━━━ TEXTO DO DOCUMENTO ━━━

A atividade profissional de enfermagem é prestada, em muitos casos, em situações de penosidade - sobrecarga física ou psíquica - e em circunstâncias que se associam ao exercício de funções em condições de risco e insalubridade. Aliás, o reconhecimento que a profissão de enfermagem é exercida nessas condições esteve na génese da atribuição de compensação pelo exercício de funções em condições particularmente penosas, o qual foi instituído pelo Decreto- Lei nº 62/79 de 30 de março. Neste Decreto-Lei institui-se uma tabela remuneratória que prevê o pagamento do que habitualmente se designa por “horas de qualidade”, que este Governo reduziu em 50% nos últimos Orçamentos do Estado, incluindo o do próximo ano.

A ofensiva contra os profissionais de saúde e a não contratação dos profissionais em falta resultam claramente das orientações neoliberais que visam, no fundamental, desfragmentar e destruir um serviço público de primeira necessidade para as populações, com o fim último de o entregar ao setor privado e aos grandes grupos económicos.

Entende o PCP que os meios humanos são um elemento essencial para assegurar o futuro do SNS. O PCP entende, também, que a continuidade do SNS, de qualidade e para todos os portugueses, é possível com a dotação dos meios humanos necessários, com condições de trabalho, integrados em carreiras valorizadas, com remunerações adequadas e motivados para desempenhar este serviço público imprescindível e que é um direito de toda a população, consagrado na Constituição da República Portuguesa. Há que definir políticas de defesa do SNS e garantir os direitos dos trabalhadores.

Entende também o PCP que todos profissionais de saúde, particularmente os enfermeiros, num contexto de ataque permanente ao SNS e aos seus direitos e em condições de extrema adversidade para o exercício das suas funções, têm demonstrado uma enorme dedicação, empenho e prestado os melhores cuidados de saúde aos portugueses, desta feita permitindo que o Serviço Nacional de Saúde não se deteriore nem deixe de cumprir a sua missão, mormente preservando o seu carácter geral e universal.

━━━ OS DADOS ━━━

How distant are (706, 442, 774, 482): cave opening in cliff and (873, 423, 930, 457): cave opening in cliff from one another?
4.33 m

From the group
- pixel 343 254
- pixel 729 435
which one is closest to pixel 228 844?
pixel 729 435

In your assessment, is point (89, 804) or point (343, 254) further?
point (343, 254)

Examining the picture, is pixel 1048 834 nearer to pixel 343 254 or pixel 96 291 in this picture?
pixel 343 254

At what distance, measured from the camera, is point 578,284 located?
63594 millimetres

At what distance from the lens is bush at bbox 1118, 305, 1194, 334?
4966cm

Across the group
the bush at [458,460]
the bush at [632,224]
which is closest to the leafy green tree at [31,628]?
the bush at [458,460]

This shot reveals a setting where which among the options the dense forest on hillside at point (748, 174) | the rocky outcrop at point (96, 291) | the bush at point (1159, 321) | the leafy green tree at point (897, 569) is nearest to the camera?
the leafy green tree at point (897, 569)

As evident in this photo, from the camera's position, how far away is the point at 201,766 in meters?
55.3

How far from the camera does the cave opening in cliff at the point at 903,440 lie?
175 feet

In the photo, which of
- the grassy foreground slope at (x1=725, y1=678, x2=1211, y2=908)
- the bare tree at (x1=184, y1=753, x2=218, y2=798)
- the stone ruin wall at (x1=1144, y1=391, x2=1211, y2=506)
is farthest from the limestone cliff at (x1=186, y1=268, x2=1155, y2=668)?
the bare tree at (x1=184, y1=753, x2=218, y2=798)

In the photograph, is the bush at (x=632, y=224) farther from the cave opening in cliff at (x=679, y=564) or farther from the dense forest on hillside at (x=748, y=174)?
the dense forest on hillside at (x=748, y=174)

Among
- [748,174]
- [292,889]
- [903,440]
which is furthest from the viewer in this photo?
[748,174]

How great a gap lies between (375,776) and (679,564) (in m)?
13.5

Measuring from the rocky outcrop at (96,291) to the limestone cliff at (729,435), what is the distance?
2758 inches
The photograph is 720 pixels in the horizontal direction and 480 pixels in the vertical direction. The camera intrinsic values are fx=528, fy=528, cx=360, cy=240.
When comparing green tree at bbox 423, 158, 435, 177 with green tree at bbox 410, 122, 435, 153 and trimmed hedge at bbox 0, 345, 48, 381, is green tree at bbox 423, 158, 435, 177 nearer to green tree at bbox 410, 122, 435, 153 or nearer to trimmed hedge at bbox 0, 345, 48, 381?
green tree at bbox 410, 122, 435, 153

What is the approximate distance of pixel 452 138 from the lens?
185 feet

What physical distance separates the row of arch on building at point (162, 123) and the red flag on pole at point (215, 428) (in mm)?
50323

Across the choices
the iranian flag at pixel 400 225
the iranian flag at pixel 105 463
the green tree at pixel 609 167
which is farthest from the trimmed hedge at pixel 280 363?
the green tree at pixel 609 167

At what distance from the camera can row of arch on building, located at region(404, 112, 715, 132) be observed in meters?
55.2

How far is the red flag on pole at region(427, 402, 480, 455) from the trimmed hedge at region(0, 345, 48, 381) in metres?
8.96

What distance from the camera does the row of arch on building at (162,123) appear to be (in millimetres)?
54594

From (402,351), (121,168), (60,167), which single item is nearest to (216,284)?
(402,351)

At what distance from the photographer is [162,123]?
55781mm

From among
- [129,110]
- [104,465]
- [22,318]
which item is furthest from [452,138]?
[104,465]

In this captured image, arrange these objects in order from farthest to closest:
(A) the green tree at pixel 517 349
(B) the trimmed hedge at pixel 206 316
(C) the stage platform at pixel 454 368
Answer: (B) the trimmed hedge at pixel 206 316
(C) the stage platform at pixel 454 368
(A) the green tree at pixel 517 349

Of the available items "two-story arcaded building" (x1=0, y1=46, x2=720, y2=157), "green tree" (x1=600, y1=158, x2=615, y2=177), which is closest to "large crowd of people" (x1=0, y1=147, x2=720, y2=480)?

━━━

*PARTES DO EXERCÍCIO*:
1. Enumere, de acordo com o texto do documento, as condições com que o PCP considera possível a continuidade do SNS.
2. Indique, com base no texto do documento, o diploma que instituiu a compensação pelo exercício de funções em condições particularmente penosas.
3. Diga se cada uma das afirmações seguintes está de acordo com o texto do documento, citando as palavras que o decidem: (a) O Governo reduziu em 50% o pagamento das "horas de qualidade" nos últimos Orçamentos do Estado. (b) O Decreto-Lei nº 62/79 é de 30 de abril. (c) O PCP considera os meios humanos um elemento secundário para o futuro do SNS.
Os dados provêm de outra fonte.

*RESPOSTAS POR TAREFA*:
1.
- Dotação dos meios humanos necessários
- Condições de trabalho
- Integração em carreiras valorizadas
- Remunerações adequadas
- Motivação para desempenhar este serviço público imprescindível

2. O Decreto-Lei nº 62/79, de 30 de março.

3.
(a) Sim: "que este Governo reduziu em 50% nos últimos Orçamentos do Estado".
(b) Não: "Decreto- Lei nº 62/79 de 30 de março".
(c) Não: "os meios humanos são um elemento essencial para assegurar o futuro do SNS".